L'Australie a été le dernier en date à vouloir accélérer le calendrier. Son Premier ministre a annoncé mardi que les 1500 soldats australiens quitteraient l'Afghanistan en 2013, un an plus tôt que prévu. Les Français avaient eux aussi annoncé fin janvier le retrait de leurs troupes de combat à la fin 2013 et d'autres pays, dont les Etats-Unis, espèrent réduire leur contingent.

Quelque 130'000 soldats étrangers, aux deux tiers américains, sont toujours déployés en Afghanistan, plus de dix ans après le début du conflit.
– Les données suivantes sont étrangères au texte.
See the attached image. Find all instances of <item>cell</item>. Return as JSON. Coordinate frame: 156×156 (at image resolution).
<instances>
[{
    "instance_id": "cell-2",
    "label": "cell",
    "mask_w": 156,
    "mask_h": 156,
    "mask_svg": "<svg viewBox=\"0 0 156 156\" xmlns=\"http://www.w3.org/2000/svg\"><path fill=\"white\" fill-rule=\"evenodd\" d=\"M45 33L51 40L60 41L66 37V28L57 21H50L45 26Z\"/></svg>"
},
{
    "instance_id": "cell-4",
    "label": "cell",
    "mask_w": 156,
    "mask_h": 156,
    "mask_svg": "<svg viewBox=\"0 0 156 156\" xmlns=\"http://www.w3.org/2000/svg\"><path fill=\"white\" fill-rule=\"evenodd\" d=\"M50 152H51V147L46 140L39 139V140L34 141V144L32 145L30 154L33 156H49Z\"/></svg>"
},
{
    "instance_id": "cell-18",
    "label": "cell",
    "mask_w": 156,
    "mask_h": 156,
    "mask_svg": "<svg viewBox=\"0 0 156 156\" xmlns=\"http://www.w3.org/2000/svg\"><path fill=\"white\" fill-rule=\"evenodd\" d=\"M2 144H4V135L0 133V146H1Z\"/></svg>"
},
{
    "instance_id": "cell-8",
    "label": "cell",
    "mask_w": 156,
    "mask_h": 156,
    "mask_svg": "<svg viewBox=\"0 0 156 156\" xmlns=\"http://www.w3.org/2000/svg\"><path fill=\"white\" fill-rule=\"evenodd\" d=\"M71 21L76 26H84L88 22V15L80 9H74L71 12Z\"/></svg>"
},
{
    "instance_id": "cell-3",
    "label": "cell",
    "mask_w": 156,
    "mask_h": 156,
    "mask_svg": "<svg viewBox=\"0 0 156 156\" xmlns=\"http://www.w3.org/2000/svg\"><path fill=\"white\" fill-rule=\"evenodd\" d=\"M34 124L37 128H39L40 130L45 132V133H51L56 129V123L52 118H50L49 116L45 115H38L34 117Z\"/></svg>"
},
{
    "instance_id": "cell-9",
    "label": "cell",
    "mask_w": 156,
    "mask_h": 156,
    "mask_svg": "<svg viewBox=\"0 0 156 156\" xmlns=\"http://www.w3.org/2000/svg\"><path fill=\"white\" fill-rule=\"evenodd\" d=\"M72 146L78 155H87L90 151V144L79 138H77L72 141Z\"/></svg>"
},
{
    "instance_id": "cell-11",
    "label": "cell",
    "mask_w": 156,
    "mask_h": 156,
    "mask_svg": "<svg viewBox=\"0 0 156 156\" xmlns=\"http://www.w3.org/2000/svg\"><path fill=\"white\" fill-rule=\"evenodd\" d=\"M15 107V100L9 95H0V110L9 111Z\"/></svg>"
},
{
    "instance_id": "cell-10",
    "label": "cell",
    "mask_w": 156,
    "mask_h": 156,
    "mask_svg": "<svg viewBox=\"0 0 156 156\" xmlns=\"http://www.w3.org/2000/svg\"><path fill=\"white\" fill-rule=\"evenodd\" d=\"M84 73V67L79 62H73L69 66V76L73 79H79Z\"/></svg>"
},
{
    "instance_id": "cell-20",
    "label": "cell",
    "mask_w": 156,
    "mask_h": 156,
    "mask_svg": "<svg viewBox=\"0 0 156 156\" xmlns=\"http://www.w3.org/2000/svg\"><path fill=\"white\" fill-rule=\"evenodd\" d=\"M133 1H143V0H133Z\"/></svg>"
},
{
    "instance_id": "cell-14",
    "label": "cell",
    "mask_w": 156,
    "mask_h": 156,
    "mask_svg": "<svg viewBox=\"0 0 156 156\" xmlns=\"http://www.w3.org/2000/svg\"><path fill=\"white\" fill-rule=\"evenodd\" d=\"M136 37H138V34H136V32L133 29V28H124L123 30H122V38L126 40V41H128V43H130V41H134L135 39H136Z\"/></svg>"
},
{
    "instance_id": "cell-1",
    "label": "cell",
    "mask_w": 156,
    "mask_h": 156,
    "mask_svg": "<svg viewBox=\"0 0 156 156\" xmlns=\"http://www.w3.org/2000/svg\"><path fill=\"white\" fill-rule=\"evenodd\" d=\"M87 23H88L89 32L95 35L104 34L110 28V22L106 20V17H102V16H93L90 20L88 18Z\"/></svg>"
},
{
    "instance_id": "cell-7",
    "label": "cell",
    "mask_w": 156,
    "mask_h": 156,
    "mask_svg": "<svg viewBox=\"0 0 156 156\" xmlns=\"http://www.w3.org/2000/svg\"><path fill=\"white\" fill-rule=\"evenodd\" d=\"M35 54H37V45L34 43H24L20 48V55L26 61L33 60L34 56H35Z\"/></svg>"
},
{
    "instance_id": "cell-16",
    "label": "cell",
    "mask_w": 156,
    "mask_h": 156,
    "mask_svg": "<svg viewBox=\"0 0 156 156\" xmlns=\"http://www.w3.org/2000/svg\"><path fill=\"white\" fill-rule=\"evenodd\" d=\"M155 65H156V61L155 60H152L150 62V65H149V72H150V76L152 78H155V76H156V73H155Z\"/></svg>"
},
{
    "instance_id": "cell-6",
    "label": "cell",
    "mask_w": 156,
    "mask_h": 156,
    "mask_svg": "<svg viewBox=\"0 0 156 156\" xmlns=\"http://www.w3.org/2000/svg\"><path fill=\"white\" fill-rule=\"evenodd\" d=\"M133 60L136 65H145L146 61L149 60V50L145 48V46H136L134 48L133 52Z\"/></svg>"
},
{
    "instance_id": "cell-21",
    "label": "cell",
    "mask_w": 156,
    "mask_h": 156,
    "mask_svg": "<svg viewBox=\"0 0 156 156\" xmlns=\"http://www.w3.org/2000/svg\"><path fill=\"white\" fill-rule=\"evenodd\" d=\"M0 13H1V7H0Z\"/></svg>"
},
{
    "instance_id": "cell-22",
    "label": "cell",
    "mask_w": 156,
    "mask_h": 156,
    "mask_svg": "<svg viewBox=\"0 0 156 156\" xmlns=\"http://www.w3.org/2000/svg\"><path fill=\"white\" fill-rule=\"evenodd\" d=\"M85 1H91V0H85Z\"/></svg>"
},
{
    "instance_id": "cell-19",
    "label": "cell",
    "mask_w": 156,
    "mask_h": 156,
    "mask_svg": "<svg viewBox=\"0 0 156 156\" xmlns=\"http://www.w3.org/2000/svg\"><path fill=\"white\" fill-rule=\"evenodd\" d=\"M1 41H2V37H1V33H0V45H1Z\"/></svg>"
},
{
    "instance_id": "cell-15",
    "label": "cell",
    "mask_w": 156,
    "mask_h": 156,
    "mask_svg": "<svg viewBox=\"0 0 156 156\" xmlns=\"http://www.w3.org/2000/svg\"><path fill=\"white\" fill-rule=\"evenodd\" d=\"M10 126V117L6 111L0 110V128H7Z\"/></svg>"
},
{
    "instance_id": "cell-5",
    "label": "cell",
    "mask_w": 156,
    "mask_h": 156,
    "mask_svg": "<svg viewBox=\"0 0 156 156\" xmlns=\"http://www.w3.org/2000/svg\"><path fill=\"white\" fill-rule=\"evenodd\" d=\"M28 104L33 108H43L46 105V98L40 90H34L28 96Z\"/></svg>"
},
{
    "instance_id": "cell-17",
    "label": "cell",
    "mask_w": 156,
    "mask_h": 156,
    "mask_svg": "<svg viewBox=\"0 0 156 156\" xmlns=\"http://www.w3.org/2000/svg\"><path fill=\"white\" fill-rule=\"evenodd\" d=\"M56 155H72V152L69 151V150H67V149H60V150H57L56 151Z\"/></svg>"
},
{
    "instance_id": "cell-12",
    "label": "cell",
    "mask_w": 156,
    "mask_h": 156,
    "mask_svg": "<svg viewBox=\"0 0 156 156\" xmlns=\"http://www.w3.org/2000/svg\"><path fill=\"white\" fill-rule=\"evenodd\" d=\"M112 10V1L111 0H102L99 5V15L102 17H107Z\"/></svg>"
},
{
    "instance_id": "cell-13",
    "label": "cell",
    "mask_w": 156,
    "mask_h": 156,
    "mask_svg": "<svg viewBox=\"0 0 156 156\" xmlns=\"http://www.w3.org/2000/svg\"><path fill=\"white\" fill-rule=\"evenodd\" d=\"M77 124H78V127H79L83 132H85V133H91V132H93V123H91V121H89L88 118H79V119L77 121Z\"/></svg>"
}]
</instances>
Les forces afghanes doivent prendre le contrôle de la sécurité de l'ensemble des provinces au cours de l'année 2013 afin de permettre le départ des troupes internationales à la fin 2014, selon un agenda fixé par l'Otan à son sommet de Lisbonne fin 2010.

Participation financière

A Bruxelles, les ministres, au premier rang desquels la secrétaire d'Etat américaine Hillary Clinton, doivent préciser la mise en oeuvre de cette stratégie et se projeter au-delà de 2014. Mais ils réservent l'annonce des décisions aux chefs d'Etat et de gouvernement qui se retrouveront lors du sommet de l'Alliance à Chicago les 20 et 21 mai.

L'Otan et les Etats-Unis, de loin le pays le plus engagé, poussent les partenaires à s'engager dès à présent "à soutenir activement les forces afghanes sur le long terme". L'effort financier a été évalué à 4,1 milliards de dollars par an entre 2015 et 2017, dont plus de la moitié serait prise en charge par Washington.

Dans le cas contraire, le régime en place pourrait connaître le même sort que celui du président Najibullah qui s'était écroulé en 1991 dès l'arrêt du soutien financier et militaire des Soviétiques. Les insurgés ont de nouveau démontré leur détermination en menant dimanche une série d'attaques suicide coordonnées contre des lieux symboliques de Kaboul.